A policyholder submitted a Maine Freedom of Access Act request for this information from Maine’s Bureau of Insurance, which began requiring that insurers file certain salary information with it each year as part of annual statements required to be filed with the superintendent of insurance under the Maine Insurance Code. Me. Stat. tit. 24-A, § 423 (2000). The court ultimately held this information was not exempt because the insurance company failed to show that salary information comes within the definition of a trade secret. Specifically, the insurance company “failed to demonstrate [. . . that salary information] had independent economic value from not being generally known and failed to show that it is in fact subject to secrecy.” Id. at 121.

The company’s internal policies did not prohibit employees from disclosing their own salaries, and, as noted at the outset, it was statutorily required to disclose this information to the superintendent of insurance. In cities, counties, and states where pay transparency laws have gone into effect, it will be similarly difficult to argue that employee salary information derives economic value from not being known and is in fact subject to secrecy.

How to Advise Employers

Labor and employment law practitioners should consider what steps they can legally take to keep their employer clients’ salary information secret. For instance, the National Labor Relations Act makes it illegal for an employer (even a non-union employer) to institute a policy that restricts employees from discussing their salaries among themselves. According to the National Labor Relations Board (NLRB), such internal compensation discussions are a “protected concerted activity,” so violating this rule may subject employers to an NLRB complaint. NLRB, St. Louis, Missouri, Case No. 14-CA-26790.
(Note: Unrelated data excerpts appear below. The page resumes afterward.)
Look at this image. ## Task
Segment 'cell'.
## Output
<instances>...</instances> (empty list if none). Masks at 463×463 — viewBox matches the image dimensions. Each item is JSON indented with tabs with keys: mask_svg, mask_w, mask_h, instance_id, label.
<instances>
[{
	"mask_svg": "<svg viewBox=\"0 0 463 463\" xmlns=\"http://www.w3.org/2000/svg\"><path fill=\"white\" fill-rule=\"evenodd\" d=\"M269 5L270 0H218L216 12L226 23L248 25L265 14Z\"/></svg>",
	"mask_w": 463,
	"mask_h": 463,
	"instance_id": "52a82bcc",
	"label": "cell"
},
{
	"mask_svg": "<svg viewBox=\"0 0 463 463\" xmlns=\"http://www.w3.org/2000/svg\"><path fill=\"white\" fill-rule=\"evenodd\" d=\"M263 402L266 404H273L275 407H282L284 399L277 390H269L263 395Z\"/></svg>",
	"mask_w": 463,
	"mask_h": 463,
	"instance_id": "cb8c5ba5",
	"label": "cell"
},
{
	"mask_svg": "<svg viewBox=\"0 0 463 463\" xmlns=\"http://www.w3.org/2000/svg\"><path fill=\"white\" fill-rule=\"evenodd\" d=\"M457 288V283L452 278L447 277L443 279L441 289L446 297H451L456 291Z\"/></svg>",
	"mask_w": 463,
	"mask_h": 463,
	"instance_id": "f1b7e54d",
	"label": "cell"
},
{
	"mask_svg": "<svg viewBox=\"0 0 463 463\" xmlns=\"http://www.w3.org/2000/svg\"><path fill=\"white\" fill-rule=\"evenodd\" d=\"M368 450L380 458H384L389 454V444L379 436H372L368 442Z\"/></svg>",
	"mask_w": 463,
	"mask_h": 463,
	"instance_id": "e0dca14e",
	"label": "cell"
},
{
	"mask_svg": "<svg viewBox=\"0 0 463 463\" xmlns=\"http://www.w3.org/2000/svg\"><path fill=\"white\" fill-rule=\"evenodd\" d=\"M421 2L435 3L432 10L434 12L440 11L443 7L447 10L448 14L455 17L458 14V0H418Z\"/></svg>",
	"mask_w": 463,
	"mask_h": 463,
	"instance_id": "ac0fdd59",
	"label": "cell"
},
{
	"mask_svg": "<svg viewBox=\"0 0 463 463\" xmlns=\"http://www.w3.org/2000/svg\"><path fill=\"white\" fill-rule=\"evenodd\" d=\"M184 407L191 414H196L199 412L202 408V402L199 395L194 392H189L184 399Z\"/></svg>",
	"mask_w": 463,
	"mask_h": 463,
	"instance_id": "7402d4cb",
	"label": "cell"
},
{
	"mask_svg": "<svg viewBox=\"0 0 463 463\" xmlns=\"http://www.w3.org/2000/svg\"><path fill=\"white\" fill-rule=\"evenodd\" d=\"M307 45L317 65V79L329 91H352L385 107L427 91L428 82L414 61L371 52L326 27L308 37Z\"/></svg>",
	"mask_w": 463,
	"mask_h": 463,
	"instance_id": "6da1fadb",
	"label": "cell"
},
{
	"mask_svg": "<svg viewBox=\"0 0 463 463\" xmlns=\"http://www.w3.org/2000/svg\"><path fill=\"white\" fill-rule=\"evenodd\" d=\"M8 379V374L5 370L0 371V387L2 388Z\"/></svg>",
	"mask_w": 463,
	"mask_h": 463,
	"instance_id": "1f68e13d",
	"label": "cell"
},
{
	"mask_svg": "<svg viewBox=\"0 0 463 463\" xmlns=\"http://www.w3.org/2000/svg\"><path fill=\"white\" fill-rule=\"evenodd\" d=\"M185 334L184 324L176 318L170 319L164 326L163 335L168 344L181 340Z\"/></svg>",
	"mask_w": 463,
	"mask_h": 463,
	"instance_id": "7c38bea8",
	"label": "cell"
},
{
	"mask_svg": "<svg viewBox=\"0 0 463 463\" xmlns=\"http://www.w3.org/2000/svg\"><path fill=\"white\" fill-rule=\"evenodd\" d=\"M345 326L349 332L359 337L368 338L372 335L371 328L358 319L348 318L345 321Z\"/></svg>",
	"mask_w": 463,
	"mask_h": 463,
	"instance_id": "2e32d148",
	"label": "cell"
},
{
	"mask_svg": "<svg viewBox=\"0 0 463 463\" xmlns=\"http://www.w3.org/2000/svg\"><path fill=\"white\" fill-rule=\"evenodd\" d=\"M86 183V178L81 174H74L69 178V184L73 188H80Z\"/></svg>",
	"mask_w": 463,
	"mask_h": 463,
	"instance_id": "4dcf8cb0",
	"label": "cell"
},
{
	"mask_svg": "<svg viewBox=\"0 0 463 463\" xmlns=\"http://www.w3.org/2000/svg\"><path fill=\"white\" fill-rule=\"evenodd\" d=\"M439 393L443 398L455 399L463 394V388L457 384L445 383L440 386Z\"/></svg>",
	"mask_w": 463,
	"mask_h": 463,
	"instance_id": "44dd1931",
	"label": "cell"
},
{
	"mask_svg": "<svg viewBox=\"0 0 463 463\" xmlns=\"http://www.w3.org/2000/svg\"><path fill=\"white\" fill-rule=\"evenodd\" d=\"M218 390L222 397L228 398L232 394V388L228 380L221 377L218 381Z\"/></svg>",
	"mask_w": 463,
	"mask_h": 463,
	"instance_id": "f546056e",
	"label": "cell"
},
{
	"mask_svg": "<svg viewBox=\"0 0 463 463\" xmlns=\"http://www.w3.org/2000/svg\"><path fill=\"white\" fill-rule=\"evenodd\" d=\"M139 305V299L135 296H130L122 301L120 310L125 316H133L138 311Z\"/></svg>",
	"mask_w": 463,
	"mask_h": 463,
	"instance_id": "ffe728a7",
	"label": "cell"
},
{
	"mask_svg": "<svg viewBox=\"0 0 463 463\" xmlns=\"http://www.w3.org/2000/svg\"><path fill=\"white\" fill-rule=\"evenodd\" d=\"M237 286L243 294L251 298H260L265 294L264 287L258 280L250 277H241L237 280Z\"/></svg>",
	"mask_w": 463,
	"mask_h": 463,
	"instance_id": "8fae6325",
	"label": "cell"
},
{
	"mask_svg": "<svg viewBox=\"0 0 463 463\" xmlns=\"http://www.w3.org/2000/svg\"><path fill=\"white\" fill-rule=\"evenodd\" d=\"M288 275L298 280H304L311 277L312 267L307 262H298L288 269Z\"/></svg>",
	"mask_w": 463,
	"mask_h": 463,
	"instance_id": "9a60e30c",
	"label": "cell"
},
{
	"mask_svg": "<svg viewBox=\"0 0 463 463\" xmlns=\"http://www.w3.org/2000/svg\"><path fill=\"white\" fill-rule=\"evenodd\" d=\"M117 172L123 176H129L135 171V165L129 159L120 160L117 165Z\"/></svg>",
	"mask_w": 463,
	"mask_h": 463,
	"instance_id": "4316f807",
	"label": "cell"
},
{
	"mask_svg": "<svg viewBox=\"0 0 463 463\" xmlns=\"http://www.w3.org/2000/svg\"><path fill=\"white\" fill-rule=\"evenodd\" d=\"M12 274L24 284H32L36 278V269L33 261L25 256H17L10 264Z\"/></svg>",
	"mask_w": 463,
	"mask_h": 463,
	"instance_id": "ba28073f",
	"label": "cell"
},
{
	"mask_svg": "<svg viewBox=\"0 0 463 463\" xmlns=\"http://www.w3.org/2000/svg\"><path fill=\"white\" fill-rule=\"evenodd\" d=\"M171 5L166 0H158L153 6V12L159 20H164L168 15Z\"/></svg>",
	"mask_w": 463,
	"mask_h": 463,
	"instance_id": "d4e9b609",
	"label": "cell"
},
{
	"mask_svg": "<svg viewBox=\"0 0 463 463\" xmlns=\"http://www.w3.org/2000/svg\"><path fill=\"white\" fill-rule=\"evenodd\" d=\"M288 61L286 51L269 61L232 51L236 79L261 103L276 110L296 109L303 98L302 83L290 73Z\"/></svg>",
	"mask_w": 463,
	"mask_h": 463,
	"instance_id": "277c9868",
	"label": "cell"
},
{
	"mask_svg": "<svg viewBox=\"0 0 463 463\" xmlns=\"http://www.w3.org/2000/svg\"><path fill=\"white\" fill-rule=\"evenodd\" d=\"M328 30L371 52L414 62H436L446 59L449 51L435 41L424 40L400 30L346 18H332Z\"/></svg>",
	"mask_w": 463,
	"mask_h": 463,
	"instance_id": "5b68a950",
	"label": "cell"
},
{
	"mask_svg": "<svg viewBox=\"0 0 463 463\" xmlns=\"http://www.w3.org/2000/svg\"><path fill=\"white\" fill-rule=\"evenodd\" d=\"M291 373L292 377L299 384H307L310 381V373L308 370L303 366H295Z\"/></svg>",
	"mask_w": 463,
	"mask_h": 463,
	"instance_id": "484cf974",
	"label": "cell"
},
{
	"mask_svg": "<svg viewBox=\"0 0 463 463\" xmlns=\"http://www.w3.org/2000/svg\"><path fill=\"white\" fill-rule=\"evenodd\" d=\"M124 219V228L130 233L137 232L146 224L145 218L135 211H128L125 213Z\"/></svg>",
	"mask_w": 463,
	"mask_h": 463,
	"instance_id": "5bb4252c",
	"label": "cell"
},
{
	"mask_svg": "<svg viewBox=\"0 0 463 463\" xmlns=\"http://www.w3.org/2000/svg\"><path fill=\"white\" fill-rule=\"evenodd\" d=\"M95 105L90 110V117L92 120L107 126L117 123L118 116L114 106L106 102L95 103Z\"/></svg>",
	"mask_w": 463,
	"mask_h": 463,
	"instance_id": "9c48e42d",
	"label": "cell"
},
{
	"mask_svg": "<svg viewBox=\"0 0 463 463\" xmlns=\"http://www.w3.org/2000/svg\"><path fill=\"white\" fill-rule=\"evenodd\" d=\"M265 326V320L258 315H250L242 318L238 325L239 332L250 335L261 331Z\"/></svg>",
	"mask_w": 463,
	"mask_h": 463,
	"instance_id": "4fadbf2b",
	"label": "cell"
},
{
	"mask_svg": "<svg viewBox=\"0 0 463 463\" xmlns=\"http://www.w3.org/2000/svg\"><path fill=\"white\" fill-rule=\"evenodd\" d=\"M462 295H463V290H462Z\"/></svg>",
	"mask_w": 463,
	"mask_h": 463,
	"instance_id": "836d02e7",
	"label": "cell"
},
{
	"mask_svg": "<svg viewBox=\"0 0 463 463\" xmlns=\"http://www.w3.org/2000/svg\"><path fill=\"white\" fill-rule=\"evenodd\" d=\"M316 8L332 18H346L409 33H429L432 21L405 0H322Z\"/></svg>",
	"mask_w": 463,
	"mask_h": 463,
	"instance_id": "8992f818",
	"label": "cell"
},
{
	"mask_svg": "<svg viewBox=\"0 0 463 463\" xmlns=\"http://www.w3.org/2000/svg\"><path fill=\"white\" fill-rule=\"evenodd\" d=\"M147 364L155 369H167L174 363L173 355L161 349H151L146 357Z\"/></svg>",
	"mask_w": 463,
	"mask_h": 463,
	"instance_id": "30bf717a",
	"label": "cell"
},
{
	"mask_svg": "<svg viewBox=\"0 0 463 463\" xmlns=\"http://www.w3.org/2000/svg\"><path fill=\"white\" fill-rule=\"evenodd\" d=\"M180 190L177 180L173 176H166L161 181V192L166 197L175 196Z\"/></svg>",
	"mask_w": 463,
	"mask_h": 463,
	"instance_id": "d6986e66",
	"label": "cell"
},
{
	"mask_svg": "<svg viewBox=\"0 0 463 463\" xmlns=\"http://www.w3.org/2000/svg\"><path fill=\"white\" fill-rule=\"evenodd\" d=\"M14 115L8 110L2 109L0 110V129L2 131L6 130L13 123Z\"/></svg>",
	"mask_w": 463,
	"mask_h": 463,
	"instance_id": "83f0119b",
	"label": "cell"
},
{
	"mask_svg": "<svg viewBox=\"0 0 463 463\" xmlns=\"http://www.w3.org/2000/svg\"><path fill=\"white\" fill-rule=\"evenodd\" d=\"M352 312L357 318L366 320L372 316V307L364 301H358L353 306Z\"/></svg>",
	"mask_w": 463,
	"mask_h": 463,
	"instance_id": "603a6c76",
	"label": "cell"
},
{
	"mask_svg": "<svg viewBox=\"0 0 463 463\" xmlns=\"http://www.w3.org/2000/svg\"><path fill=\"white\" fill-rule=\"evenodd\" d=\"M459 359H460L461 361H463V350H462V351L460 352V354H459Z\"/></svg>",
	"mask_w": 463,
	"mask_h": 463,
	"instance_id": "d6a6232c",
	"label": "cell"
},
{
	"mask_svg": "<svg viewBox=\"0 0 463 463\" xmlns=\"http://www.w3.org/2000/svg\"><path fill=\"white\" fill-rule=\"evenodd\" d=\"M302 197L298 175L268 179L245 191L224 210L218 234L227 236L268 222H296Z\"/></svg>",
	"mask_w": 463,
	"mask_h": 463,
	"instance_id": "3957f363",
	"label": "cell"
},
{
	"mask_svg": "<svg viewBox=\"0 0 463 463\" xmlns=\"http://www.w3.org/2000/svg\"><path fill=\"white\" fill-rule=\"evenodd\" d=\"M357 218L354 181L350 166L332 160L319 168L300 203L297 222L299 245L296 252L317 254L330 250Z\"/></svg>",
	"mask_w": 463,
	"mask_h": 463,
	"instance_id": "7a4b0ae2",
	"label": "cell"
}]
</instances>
Instead, lawyers representing employers (particularly those in states where pay transparency laws have not yet been passed) should concentrate on taking reasonable measures aimed at ensuring that compensation information remains confidential within the company, such as the following:

  • Requiring employees to sign appropriately tailored confidentiality agreements;
  • Limiting access to salary information to only those who have signed a confidentiality or nondisclosure agreement;
  • Using a company employment manual that discusses the requirement to not disclose compensation information to those outside the company;
  • Stamping or otherwise delineating all documents containing compensation information as “confidential”;
  • Limiting access to information to only those who have a need to know;
  • Keeping physical information under lock and key, installing security cameras, or erecting other physical barriers;
  • Protecting electronically stored information with a password;
  • Setting rules on taking work materials and computers home;
  • Disabling USB ports;
  • Tracking and monitoring the location of information;
  • Conducting exit interviews; and
  • Prohibiting public (i.e., external) posting of company compensation information.

Jeffrey D. Horst et al., “Trade Secret Litigation,” in Georgia Business Litigation, 255, 266–67 (Robert C. Port ed., 2018) (citing B&F Sys., Inc. v. LeBlanc, No. 7:07-CV-192 (HL), 2011 WL 4103576, at *25 (M.D. Ga. Sept. 14, 2011) (suggesting several ways a company could take reasonable efforts to maintain the secrecy of a document)).